- Direction -
Give the material again in full, matching it exactly.

BEGIN Records for this exercise

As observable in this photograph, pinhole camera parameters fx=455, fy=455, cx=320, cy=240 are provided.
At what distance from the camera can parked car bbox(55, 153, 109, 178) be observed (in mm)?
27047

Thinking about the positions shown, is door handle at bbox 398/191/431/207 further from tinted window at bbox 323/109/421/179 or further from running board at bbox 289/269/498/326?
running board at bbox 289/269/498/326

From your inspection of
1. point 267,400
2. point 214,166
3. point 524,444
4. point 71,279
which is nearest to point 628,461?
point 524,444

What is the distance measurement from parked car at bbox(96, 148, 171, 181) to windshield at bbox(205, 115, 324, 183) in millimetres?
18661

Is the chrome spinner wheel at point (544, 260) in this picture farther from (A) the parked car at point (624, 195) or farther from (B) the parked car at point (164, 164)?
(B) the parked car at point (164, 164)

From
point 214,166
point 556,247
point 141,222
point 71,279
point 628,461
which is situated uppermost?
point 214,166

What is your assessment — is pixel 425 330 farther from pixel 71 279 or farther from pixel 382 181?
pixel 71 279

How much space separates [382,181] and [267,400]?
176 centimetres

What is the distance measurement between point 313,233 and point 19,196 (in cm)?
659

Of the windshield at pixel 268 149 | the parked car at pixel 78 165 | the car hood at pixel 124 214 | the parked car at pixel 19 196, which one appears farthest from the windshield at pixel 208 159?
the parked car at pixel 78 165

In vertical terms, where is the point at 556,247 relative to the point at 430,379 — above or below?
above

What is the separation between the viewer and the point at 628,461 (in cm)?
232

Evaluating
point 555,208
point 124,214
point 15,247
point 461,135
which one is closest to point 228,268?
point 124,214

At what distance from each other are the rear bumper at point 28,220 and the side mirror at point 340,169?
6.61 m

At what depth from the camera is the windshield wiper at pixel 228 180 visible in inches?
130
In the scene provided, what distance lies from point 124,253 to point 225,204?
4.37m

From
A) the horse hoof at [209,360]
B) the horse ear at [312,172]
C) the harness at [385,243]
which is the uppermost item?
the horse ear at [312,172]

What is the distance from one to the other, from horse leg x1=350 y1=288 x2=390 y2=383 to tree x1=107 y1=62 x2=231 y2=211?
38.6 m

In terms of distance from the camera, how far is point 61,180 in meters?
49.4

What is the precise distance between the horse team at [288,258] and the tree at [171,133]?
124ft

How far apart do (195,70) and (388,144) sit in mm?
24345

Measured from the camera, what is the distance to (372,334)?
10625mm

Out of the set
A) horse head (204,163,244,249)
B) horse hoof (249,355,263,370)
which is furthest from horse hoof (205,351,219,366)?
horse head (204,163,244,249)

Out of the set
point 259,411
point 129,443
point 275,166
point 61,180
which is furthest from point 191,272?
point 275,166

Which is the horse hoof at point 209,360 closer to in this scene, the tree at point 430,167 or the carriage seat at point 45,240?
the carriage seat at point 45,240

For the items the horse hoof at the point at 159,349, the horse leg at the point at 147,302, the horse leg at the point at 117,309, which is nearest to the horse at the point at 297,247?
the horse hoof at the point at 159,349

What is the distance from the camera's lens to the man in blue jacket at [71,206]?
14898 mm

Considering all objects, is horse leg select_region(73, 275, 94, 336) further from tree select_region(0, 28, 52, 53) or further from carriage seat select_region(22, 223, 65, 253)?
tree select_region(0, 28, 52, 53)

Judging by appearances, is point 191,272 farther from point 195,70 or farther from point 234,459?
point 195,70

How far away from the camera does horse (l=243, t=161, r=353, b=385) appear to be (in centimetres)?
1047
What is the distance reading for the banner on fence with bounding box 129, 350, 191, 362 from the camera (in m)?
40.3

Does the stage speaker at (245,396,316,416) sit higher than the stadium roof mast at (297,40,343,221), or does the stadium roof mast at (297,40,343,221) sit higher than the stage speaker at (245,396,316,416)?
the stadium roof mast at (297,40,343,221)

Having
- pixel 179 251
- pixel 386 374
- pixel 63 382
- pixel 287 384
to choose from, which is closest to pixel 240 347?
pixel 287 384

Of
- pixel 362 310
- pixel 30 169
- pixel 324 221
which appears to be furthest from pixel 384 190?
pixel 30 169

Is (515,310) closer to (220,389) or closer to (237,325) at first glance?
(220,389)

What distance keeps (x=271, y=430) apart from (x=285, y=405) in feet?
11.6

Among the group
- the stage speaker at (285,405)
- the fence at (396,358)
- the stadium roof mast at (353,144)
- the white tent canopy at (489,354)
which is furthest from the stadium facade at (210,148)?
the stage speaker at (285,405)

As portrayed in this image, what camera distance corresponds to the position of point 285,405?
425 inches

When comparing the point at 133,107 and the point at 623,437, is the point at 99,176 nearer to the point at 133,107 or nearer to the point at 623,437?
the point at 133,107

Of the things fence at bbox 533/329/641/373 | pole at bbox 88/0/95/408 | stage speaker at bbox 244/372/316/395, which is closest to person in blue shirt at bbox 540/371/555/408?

END Records for this exercise

- Solution for this exercise -
As observable in this photograph, pinhole camera parameters fx=455, fy=455, cx=320, cy=240 are provided.
At what distance from the camera can parked car bbox(55, 153, 109, 178) be observed (in mm)?
27047

Thinking about the positions shown, is door handle at bbox 398/191/431/207 further from tinted window at bbox 323/109/421/179 or further from running board at bbox 289/269/498/326?
running board at bbox 289/269/498/326

From your inspection of
1. point 267,400
2. point 214,166
3. point 524,444
4. point 71,279
which is nearest to point 628,461?
point 524,444

What is the distance measurement from parked car at bbox(96, 148, 171, 181) to windshield at bbox(205, 115, 324, 183) in millimetres?
18661

Is the chrome spinner wheel at point (544, 260) in this picture farther from (A) the parked car at point (624, 195) or farther from (B) the parked car at point (164, 164)?
(B) the parked car at point (164, 164)

From
point 214,166
point 556,247
point 141,222
point 71,279
point 628,461
which is situated uppermost?
point 214,166

What is your assessment — is pixel 425 330 farther from pixel 71 279 or farther from pixel 382 181?
pixel 71 279

How much space separates [382,181] and [267,400]?
176 centimetres

What is the distance measurement between point 313,233 and point 19,196 (in cm)?
659

Of the windshield at pixel 268 149 | the parked car at pixel 78 165 | the car hood at pixel 124 214 | the parked car at pixel 19 196, which one appears farthest from the windshield at pixel 208 159?
the parked car at pixel 78 165

In vertical terms, where is the point at 556,247 relative to the point at 430,379 — above or below?
above

What is the separation between the viewer and the point at 628,461 (in cm)?
232

Evaluating
point 555,208
point 124,214
point 15,247
point 461,135
which one is closest to point 228,268?
point 124,214

At what distance from each other are the rear bumper at point 28,220 and the side mirror at point 340,169?
6.61 m

At what depth from the camera is the windshield wiper at pixel 228 180 visible in inches?
130
In the scene provided, what distance lies from point 124,253 to point 225,204?
4.37m

From
A) the horse hoof at [209,360]
B) the horse ear at [312,172]
C) the harness at [385,243]
which is the uppermost item?
the horse ear at [312,172]

What is the distance from one to the other, from horse leg x1=350 y1=288 x2=390 y2=383 to tree x1=107 y1=62 x2=231 y2=211?
38.6 m

In terms of distance from the camera, how far is point 61,180 in meters?
49.4

What is the precise distance between the horse team at [288,258] and the tree at [171,133]?
124ft

How far apart do (195,70) and (388,144) sit in mm?
24345

Measured from the camera, what is the distance to (372,334)?
10625mm

Out of the set
A) horse head (204,163,244,249)
B) horse hoof (249,355,263,370)
which is furthest from horse hoof (205,351,219,366)?
horse head (204,163,244,249)

Out of the set
point 259,411
point 129,443
point 275,166
point 61,180
which is furthest from point 191,272?
point 275,166

Which is the horse hoof at point 209,360 closer to in this scene, the tree at point 430,167 or the carriage seat at point 45,240?
the carriage seat at point 45,240

For the items the horse hoof at the point at 159,349, the horse leg at the point at 147,302, the horse leg at the point at 117,309, which is nearest to the horse at the point at 297,247?
the horse hoof at the point at 159,349

What is the distance from the camera's lens to the man in blue jacket at [71,206]?
14898 mm

Considering all objects, is horse leg select_region(73, 275, 94, 336) further from tree select_region(0, 28, 52, 53) or further from carriage seat select_region(22, 223, 65, 253)?
tree select_region(0, 28, 52, 53)

Judging by appearances, is point 191,272 farther from point 195,70 or farther from point 234,459?
point 195,70

How far away from the camera does horse (l=243, t=161, r=353, b=385) appear to be (in centimetres)?
1047
What is the distance reading for the banner on fence with bounding box 129, 350, 191, 362 from the camera (in m)?
40.3

Does the stage speaker at (245,396,316,416) sit higher than the stadium roof mast at (297,40,343,221), or does the stadium roof mast at (297,40,343,221) sit higher than the stage speaker at (245,396,316,416)?
the stadium roof mast at (297,40,343,221)

Having
- pixel 179 251
- pixel 386 374
- pixel 63 382
- pixel 287 384
to choose from, which is closest to pixel 240 347?
pixel 287 384

Of
- pixel 362 310
- pixel 30 169
- pixel 324 221
which appears to be furthest from pixel 384 190?
pixel 30 169

Is (515,310) closer to (220,389) or closer to (237,325) at first glance?
(220,389)

What distance keeps (x=271, y=430) apart from (x=285, y=405) in feet?
11.6

Among the group
- the stage speaker at (285,405)
- the fence at (396,358)
- the stadium roof mast at (353,144)
- the white tent canopy at (489,354)
which is furthest from the stadium facade at (210,148)?
the stage speaker at (285,405)

As portrayed in this image, what camera distance corresponds to the position of point 285,405?
425 inches

When comparing the point at 133,107 and the point at 623,437, is the point at 99,176 nearer to the point at 133,107 or nearer to the point at 623,437?
the point at 133,107

Of the things fence at bbox 533/329/641/373 | pole at bbox 88/0/95/408 | stage speaker at bbox 244/372/316/395, which is closest to person in blue shirt at bbox 540/371/555/408?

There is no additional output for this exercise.